Every line of the material is to be duplicated precisely.
[SOURCE INFORMATION — start]
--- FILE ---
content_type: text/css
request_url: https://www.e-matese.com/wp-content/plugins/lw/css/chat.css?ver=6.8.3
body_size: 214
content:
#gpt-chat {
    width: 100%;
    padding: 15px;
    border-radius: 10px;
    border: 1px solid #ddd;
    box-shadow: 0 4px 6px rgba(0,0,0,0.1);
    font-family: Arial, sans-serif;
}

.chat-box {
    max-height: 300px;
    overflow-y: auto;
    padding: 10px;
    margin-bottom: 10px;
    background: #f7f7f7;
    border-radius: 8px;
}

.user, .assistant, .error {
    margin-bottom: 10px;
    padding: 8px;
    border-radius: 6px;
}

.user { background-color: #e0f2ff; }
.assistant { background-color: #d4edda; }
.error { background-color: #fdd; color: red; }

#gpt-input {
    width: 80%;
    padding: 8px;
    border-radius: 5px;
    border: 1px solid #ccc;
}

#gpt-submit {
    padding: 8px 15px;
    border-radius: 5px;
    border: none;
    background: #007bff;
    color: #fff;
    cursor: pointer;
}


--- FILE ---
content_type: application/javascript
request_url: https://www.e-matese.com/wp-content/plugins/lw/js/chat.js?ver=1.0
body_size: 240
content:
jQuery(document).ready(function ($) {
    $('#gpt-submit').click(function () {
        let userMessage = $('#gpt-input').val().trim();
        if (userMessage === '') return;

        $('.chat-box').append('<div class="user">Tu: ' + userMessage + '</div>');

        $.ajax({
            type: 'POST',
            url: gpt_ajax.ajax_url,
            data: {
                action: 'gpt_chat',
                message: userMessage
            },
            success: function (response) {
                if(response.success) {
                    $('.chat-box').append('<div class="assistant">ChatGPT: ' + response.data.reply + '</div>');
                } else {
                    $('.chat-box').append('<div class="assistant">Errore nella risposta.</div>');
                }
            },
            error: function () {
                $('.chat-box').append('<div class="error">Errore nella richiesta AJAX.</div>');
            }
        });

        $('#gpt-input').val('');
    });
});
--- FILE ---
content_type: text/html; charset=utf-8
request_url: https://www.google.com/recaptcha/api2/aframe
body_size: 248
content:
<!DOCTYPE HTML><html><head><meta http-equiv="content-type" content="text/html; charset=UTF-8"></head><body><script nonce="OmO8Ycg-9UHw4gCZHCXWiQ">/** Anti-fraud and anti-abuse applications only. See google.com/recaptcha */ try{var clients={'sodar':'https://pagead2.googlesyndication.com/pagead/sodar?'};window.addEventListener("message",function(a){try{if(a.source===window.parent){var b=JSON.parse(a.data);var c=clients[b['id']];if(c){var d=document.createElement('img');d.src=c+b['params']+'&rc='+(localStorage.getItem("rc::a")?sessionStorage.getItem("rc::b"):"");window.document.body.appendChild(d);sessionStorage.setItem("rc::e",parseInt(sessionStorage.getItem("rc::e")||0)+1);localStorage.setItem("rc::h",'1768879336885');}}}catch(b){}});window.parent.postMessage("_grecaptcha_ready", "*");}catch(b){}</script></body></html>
[SOURCE INFORMATION — finish]
EXERCISE RESULT
--- FILE ---
content_type: text/css
request_url: https://www.e-matese.com/wp-content/plugins/lw/css/chat.css?ver=6.8.3
body_size: 214
content:
#gpt-chat {
    width: 100%;
    padding: 15px;
    border-radius: 10px;
    border: 1px solid #ddd;
    box-shadow: 0 4px 6px rgba(0,0,0,0.1);
    font-family: Arial, sans-serif;
}

.chat-box {
    max-height: 300px;
    overflow-y: auto;
    padding: 10px;
    margin-bottom: 10px;
    background: #f7f7f7;
    border-radius: 8px;
}

.user, .assistant, .error {
    margin-bottom: 10px;
    padding: 8px;
    border-radius: 6px;
}

.user { background-color: #e0f2ff; }
.assistant { background-color: #d4edda; }
.error { background-color: #fdd; color: red; }

#gpt-input {
    width: 80%;
    padding: 8px;
    border-radius: 5px;
    border: 1px solid #ccc;
}

#gpt-submit {
    padding: 8px 15px;
    border-radius: 5px;
    border: none;
    background: #007bff;
    color: #fff;
    cursor: pointer;
}


--- FILE ---
content_type: application/javascript
request_url: https://www.e-matese.com/wp-content/plugins/lw/js/chat.js?ver=1.0
body_size: 240
content:
jQuery(document).ready(function ($) {
    $('#gpt-submit').click(function () {
        let userMessage = $('#gpt-input').val().trim();
        if (userMessage === '') return;

        $('.chat-box').append('<div class="user">Tu: ' + userMessage + '</div>');

        $.ajax({
            type: 'POST',
            url: gpt_ajax.ajax_url,
            data: {
                action: 'gpt_chat',
                message: userMessage
            },
            success: function (response) {
                if(response.success) {
                    $('.chat-box').append('<div class="assistant">ChatGPT: ' + response.data.reply + '</div>');
                } else {
                    $('.chat-box').append('<div class="assistant">Errore nella risposta.</div>');
                }
            },
            error: function () {
                $('.chat-box').append('<div class="error">Errore nella richiesta AJAX.</div>');
            }
        });

        $('#gpt-input').val('');
    });
});
--- FILE ---
content_type: text/html; charset=utf-8
request_url: https://www.google.com/recaptcha/api2/aframe
body_size: 248
content:
<!DOCTYPE HTML><html><head><meta http-equiv="content-type" content="text/html; charset=UTF-8"></head><body><script nonce="OmO8Ycg-9UHw4gCZHCXWiQ">/** Anti-fraud and anti-abuse applications only. See google.com/recaptcha */ try{var clients={'sodar':'https://pagead2.googlesyndication.com/pagead/sodar?'};window.addEventListener("message",function(a){try{if(a.source===window.parent){var b=JSON.parse(a.data);var c=clients[b['id']];if(c){var d=document.createElement('img');d.src=c+b['params']+'&rc='+(localStorage.getItem("rc::a")?sessionStorage.getItem("rc::b"):"");window.document.body.appendChild(d);sessionStorage.setItem("rc::e",parseInt(sessionStorage.getItem("rc::e")||0)+1);localStorage.setItem("rc::h",'1768879336885');}}}catch(b){}});window.parent.postMessage("_grecaptcha_ready", "*");}catch(b){}</script></body></html>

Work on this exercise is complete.